LISTED ENTRIES Start Marker

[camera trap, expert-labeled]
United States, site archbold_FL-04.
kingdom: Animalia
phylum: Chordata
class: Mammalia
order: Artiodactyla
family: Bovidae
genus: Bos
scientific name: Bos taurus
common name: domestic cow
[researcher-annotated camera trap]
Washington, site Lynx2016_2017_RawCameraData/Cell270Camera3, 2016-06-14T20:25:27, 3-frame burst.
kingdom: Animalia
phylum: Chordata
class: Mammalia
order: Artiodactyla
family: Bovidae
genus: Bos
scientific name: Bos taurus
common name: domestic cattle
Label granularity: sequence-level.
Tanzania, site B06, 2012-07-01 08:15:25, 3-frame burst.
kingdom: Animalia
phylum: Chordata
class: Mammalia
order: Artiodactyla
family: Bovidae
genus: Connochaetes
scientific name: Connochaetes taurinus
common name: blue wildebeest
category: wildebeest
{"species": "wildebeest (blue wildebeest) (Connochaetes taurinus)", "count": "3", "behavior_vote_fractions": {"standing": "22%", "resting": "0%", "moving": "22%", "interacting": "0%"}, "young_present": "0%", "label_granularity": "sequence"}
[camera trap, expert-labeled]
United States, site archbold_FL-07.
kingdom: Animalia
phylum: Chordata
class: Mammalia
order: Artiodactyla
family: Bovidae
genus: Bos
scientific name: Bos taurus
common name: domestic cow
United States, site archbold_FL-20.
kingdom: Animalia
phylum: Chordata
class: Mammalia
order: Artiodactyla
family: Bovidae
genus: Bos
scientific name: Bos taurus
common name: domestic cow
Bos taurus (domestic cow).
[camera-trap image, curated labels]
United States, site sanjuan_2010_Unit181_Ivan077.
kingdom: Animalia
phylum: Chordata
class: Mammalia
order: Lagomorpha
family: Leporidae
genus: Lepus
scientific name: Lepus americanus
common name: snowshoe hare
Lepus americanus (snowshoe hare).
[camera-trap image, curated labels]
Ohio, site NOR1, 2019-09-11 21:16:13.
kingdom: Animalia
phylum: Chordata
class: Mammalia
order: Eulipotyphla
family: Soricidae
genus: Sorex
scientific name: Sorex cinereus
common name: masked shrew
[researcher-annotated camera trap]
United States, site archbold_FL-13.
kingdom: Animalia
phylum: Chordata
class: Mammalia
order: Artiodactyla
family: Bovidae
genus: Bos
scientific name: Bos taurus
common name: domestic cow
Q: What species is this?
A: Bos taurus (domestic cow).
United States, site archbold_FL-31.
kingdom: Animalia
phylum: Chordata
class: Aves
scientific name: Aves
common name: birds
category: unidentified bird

LISTED ENTRIES End Marker

ASSIGNMENT: What lines in the material above include "frame"? Copy every one of them.

EXERCISE SOLUTION:
Washington, site Lynx2016_2017_RawCameraData/Cell270Camera3, 2016-06-14T20:25:27, 3-frame burst.
Tanzania, site B06, 2012-07-01 08:15:25, 3-frame burst.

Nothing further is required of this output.